Membership of that committee, which unanimously recommended tax-deductibility for donations of up to $1,500 for both individuals and corporations, included Senator Stephen Conroy, who was the deputy chair, Mr Robert McClelland, from the other place, and Mr Laurie Ferguson, from the other place. And I do not need to remind honourable senators that Senator Conroy is now a cabinet minister, that Mr McClelland is now the Attorney-General and that Mr Ferguson is now a parliamentary secretary—or he is at the moment; we will see what transpires over the next couple of months.

You cannot talk about the benefits of tax-deductibility and then turn around, with no justification at all, and go ahead—not supported by Treasury, not supported by evidence given to the committee, where the majority of people who gave evidence, irrespective of their views about whether there should or should not be tax-deductibility, viewed it as inappropriate for the matter to be dealt with at that moment. Indeed, they viewed it as appropriate for it to be discussed in the context of potential further, substantial changes.

I refer to comments I made the other day about the disclosure bill. They were matters that are going to be part of the green paper. How can you put through legislation that is going to be part of a green paper? How can you put forward a bill in relation to tax-deductibility that is also going to be part of a green paper? Senator Brown is in the chamber tonight. I believe that Senator Brown genuinely wants to discuss appropriate reform. We are quite happy to sit down with the government and discuss appropriate reform, but was the opposition part of the green paper negotiations or discussions? No. Wouldn’t you think, if this was such an important issue for the Prime Minister, that he would have said to Dr Nelson, the Leader of the Opposition, ‘Why don’t you and I sit down and have some discussions about what we are going to put into this green paper so that we can get an appropriate outcome?’ Rather than speak to the opposition about this, the discussions were with the state premiers.
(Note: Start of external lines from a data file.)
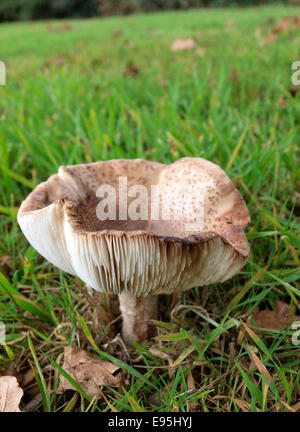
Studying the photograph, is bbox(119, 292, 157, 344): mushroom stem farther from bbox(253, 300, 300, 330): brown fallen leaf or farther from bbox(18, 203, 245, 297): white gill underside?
bbox(253, 300, 300, 330): brown fallen leaf

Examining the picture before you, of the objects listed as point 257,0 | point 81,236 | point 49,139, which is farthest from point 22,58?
point 257,0

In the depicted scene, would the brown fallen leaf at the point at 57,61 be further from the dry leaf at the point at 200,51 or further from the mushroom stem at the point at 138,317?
the mushroom stem at the point at 138,317

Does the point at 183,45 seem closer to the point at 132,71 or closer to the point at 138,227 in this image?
the point at 132,71

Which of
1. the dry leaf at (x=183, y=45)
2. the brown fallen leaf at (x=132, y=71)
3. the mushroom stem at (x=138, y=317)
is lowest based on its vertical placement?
the mushroom stem at (x=138, y=317)

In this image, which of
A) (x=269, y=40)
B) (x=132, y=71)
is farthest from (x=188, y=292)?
(x=269, y=40)

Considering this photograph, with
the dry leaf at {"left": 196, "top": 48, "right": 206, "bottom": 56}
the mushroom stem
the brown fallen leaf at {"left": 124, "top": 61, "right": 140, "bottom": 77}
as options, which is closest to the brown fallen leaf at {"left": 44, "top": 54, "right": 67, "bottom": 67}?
the brown fallen leaf at {"left": 124, "top": 61, "right": 140, "bottom": 77}

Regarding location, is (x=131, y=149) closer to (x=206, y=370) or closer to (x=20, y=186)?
(x=20, y=186)

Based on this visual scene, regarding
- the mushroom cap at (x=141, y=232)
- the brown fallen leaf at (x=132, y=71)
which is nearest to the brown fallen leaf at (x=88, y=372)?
the mushroom cap at (x=141, y=232)
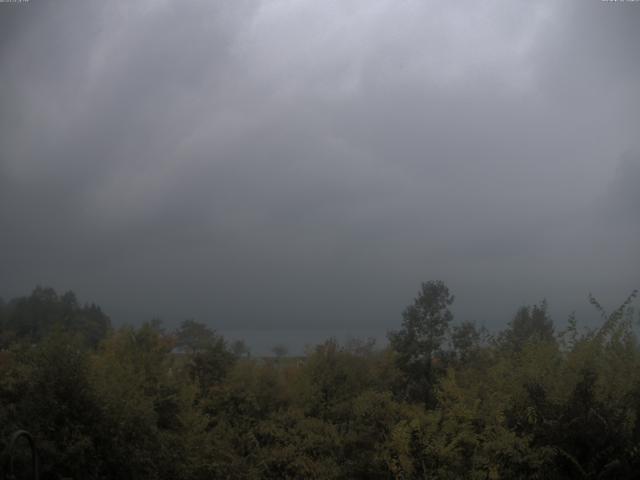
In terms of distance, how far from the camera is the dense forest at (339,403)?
1256 centimetres

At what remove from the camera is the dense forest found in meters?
12.6

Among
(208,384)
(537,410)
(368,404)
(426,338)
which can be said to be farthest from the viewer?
(208,384)

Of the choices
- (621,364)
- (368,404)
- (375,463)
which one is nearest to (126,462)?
(375,463)

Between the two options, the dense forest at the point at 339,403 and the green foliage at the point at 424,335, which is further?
the green foliage at the point at 424,335

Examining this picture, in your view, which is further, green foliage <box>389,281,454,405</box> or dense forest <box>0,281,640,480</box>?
green foliage <box>389,281,454,405</box>

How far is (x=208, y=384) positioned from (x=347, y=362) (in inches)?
254

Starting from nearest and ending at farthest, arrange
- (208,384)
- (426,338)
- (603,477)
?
(603,477), (426,338), (208,384)

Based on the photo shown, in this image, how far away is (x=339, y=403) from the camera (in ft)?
75.9

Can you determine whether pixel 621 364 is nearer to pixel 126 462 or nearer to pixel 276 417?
pixel 126 462

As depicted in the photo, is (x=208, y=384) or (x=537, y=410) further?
(x=208, y=384)

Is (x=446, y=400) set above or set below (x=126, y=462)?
above

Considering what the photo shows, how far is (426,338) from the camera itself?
24.7 metres

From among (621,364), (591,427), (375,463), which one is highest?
(621,364)

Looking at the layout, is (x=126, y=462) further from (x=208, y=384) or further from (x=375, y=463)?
(x=208, y=384)
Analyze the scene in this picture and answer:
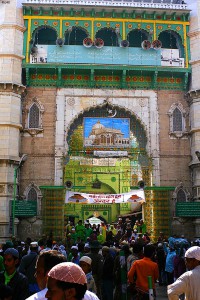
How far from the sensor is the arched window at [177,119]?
19.4 m

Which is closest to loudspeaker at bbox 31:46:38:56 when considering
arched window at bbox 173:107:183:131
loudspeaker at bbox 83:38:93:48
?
loudspeaker at bbox 83:38:93:48

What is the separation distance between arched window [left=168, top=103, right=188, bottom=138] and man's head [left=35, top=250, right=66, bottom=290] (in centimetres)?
1660

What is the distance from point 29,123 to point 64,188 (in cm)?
368

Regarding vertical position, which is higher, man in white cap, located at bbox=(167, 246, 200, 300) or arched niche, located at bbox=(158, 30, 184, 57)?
arched niche, located at bbox=(158, 30, 184, 57)

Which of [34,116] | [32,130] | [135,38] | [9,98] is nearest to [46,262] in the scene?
[9,98]

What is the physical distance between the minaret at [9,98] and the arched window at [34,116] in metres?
0.80

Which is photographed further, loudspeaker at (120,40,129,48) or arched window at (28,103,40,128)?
loudspeaker at (120,40,129,48)

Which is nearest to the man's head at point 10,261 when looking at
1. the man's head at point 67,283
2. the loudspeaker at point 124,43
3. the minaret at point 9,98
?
the man's head at point 67,283

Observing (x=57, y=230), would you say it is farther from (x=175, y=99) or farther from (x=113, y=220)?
(x=113, y=220)

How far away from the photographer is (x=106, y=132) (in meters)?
19.3

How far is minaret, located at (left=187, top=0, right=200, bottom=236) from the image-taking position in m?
18.4

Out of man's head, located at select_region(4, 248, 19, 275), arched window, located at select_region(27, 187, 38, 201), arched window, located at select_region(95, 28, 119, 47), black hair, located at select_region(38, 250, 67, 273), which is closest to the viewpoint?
black hair, located at select_region(38, 250, 67, 273)

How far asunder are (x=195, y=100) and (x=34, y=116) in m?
7.95

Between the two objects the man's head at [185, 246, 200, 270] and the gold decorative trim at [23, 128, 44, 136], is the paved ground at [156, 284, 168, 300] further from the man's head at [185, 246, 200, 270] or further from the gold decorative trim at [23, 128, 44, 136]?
the gold decorative trim at [23, 128, 44, 136]
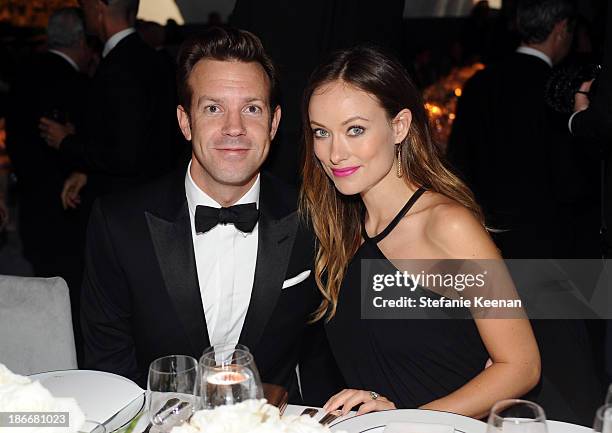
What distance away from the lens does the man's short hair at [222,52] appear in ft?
7.48

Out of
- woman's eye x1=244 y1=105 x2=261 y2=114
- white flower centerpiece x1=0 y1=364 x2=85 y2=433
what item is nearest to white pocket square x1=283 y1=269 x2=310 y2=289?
woman's eye x1=244 y1=105 x2=261 y2=114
We saw the impact of that recently. We saw the impact of the New South Wales committee, which actually put out a very significant and substantial report, but we did not see anything from Premier Iemma, who was part of the consultative process about what was going to be in the green paper.

I will end where I started. The only reason that you can possibly insist on this piecemeal cherry picking involving disclosure and tax-deductibility is that you want to be seen to be doing something, and the only reason the government wants to be seen to be doing something at the moment is Wollongong. We are absolutely convinced that Wollongong has driven this piecemeal approach. We are convinced that this cherry picking is driven by the Wollongong sex and bribery scandal, and again we say to the government: if you want to sit down and talk about this sensibly, we will participate. I believe the Australian Greens want to sit down and participate properly in moving forward. We most certainly do, and I would be surprised if the Independents did not as well. We have said it before; we will say it again: we want this done holistically. We are not prepared to sit back and watch the government cherry pick parts of reform for their own cheap political purposes and we will be opposing this bill tonight.